Trecho exibido
▶

Atendendo pedidos de Mauro Borges, o presidente então substituiu Danilo de Sá pelo general Riograndino Kruel (que era diretor-geral do Departamento de Polícia Federal), irmão de Amauri Kruel, chefe do Gabinete Militar da Presidência da República. A “fritura”, no entanto, não cessou.
Para o regime, Goiás era de grande importância estratégica por cercar o Distrito Federal. Os militares tinham também a ajuda de “civis da UDN”, rivais políticos de Mauro Borges, que queriam depor o PSD do poder em Goiás. Como parte da “fritura”, um pequeno furto de armas ocorrido em Anápolis foi considerado “a prova cabal” de que um contragolpe estava prestes a acontecer em Goiás.
Ainda respirando por aparelhos, o Supremo Tribunal Federal (STF) deu um habeas corpus preventivo a Mauro Borges, impedindo sua queda. O STF ainda foi claro dizendo que Mauro deveria ser julgado pela Assembleia Legislativa de Goiás e não por um tribunal militar.
Pressionado, o presidente Castelo Branco usou de uma artimanha jurídica, decretando intervenção em Goiás. Mauro seria deposto em 26 de novembro de 1964. O interventor foi o coronel Carlos de Meira Mattos. Passados os 45 dias, o presidente Castelo Branco apontou o marechal Emílio Ribas Júnior como o seu nome para governar o Estado, em eleição indireta na Alego.
Dalva anota que, no dia 7 de janeiro de 1965, em sessão extraordinária, a Alego declara a vacância do cargo de governador, mas também determina o arquivamento do processo contra Mauro Borges, apesar dos protestos da UDN, que lutava para que Mauro fosse processado criminalmente.
Ainda no dia 7, é eleito na Alego o marechal Ribas Júnior para o governo do Estado, com Almir Turisco (PSD) de vice. O deputado João Neto (PSD), que votou em branco, protestou: “quando chegarmos ao nosso município irão perguntar: que tal é o candidato? É gordo, é magro, é claro, é moreno? Não. Votamos porque a espada apontou lá e votamos”.
Marechal Emílio Rodrigues Ribas Júnior – 32 votos; Mauro Borges – 2 votos; deputado Benedito Vaz – 1 Voto; Branco – 4 votos.
Marechal Ribas procura então conciliar as duas forças políticas de Goiás através do preenchimento de cargos e das inúmeras visitas que faz ao interior do Estado. “O adesismo, traço característico da sociedade tradicional, nesse momento ultrapassa em Goiás esse limite, virando subserviência, adulação, principalmente por parte dos políticos da UDN”, aponta Dalva.
Ribas propõe a divisão dos cargos em três partes: um terço para UDN-PSP-PTB-PDC, um terço para o PSD e um terço de sua livre escolha, compondo a Secretaria do Governo, Secretaria do Interior e Justiça e Secretaria da Segurança Pública (fisco, polícia e justiça), “setores que sempre foram o tripé do controle do poder oligárquico em Goiás”, anota Dalva Borges.

◀

Registros brutos
▶

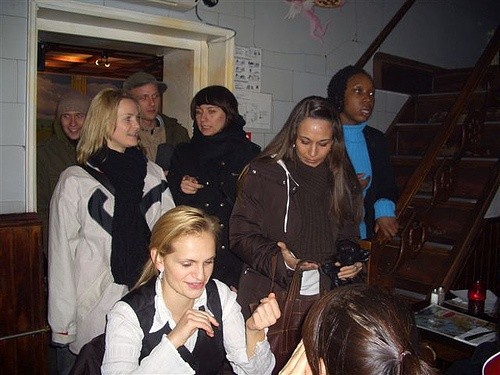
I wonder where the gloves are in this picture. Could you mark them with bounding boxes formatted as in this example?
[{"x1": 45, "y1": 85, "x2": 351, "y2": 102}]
[{"x1": 323, "y1": 242, "x2": 370, "y2": 290}]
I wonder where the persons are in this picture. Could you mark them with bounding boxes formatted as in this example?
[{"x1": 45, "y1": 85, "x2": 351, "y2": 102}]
[
  {"x1": 228, "y1": 95, "x2": 368, "y2": 375},
  {"x1": 165, "y1": 85, "x2": 262, "y2": 272},
  {"x1": 36, "y1": 88, "x2": 86, "y2": 215},
  {"x1": 47, "y1": 87, "x2": 176, "y2": 375},
  {"x1": 123, "y1": 72, "x2": 191, "y2": 164},
  {"x1": 100, "y1": 205, "x2": 281, "y2": 375},
  {"x1": 326, "y1": 65, "x2": 399, "y2": 242},
  {"x1": 277, "y1": 284, "x2": 436, "y2": 375}
]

◀

Problema
Prolongue o texto sobre a queda de Mauro Borges e o governo de Ribas Júnior em Goiás, começando logo após a última frase apresentada.

Resposta esperada
“O marechal Ribas tem como tarefa promover a conciliação das facções políticas no Estado e, preservadas as eleições diretas para governador em 1965, eleger o candidato da UDN, assegurando o comando político às forças udenistas em Goiás e institucionalizando o regime originado no Golpe de Estado”, escreve Dalva em sua dissertação.
“A hipótese aqui formulada é que as elites agrárias, agregadas ao movimento para a derrubada do governo João Goulart, articulam uma reação ao novo regime logo que as diretrizes do primeiro governo originado no golpe ameaçam os seus interesses imediatos. Como o espaço de atuação civil está restrito, encontram representação de classe no segmento militar denominado linha dura”, completa a socióloga.
“De maio de 1964 a janeiro de 1965, essa disputa pela hegemonia militar tem o Estado de Goiás como um dos seus cenários, tomando como pano de fundo a disputa partidária regional. O governador Mauro Borges, que conseguiu dispor, no início do governo, do apoio de Castelo Branco, vai sendo progressivamente acuado pelos oficiais de linha dura, responsáveis pelos IPMs e municiados pela UDN e por setores locais do PSD. Essa articulação político-militar tem como base de classe, em Goiás, os proprietários de terras, que se vinculavam, indistintamente, a esses dois partidos”, escreve Dalva.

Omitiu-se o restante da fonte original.